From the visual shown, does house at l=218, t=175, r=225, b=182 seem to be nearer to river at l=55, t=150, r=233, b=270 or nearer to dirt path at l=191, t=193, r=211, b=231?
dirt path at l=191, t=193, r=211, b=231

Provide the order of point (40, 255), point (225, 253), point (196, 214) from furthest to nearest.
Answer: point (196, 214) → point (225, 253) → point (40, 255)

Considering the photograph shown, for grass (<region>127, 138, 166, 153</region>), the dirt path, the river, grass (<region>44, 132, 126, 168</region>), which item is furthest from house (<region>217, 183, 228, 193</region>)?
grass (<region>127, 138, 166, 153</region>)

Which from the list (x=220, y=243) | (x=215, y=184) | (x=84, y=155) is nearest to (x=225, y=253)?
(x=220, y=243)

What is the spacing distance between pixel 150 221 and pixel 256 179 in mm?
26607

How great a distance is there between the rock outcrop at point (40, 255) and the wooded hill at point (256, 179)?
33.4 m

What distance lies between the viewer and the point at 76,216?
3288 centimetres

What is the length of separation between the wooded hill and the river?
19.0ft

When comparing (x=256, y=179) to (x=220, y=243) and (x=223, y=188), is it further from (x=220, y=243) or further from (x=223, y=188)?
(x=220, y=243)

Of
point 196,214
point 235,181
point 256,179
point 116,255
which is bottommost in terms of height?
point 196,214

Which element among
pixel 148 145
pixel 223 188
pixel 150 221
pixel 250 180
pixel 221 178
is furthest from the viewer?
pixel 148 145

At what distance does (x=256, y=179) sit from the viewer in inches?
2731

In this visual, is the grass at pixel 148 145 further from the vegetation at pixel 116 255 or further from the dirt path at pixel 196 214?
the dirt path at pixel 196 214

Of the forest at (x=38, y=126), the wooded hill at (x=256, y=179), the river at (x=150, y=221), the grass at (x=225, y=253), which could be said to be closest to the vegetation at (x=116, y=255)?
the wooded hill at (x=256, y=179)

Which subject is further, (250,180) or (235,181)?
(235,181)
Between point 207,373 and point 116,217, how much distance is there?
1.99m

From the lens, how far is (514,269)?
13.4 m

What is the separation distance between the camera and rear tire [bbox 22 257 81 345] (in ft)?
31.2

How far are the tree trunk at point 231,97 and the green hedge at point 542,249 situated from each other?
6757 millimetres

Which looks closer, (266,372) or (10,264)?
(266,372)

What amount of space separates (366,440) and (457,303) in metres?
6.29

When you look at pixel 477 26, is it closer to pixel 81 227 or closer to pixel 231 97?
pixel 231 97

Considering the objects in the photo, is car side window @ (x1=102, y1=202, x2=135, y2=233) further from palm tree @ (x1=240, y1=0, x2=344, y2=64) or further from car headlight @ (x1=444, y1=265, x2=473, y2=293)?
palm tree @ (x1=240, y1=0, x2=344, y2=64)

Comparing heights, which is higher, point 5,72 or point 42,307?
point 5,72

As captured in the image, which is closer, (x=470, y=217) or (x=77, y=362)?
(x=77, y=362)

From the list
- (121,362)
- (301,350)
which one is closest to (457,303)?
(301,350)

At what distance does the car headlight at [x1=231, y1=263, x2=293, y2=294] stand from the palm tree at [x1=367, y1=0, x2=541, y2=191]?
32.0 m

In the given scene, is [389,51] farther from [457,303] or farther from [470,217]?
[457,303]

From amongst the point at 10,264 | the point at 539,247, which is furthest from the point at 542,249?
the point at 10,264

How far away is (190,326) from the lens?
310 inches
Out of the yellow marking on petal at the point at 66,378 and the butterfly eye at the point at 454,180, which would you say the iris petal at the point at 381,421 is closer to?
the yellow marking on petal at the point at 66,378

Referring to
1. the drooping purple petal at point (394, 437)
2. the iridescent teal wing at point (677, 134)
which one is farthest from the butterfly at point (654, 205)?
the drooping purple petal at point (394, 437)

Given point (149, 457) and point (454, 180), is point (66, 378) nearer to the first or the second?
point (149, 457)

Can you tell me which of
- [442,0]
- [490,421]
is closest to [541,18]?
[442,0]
++++++++++++++++++++
What is asked — Word for word, quote the lines from the line containing "At what distance does the" through the end of the material, both included, and nothing else.

Exercise answer —
At what distance does the car headlight at [x1=231, y1=263, x2=293, y2=294] stand from the palm tree at [x1=367, y1=0, x2=541, y2=191]?
32.0 m

In the given scene, is [389,51] farther from [457,303] or farther from [470,217]?
[457,303]

From amongst the point at 10,264 | the point at 539,247, which is furthest from the point at 542,249?
the point at 10,264

How far away is (190,326) from the lens?
310 inches
Out of the yellow marking on petal at the point at 66,378 and the butterfly eye at the point at 454,180, which would you say the iris petal at the point at 381,421 is closer to?
the yellow marking on petal at the point at 66,378

Referring to
1. the drooping purple petal at point (394, 437)
2. the iridescent teal wing at point (677, 134)
which one is farthest from the butterfly at point (654, 205)?
the drooping purple petal at point (394, 437)

Given point (149, 457) and point (454, 180), is point (66, 378) nearer to the first or the second?
point (149, 457)

Can you tell me which of
- [442,0]
- [490,421]
is closest to [541,18]?
[442,0]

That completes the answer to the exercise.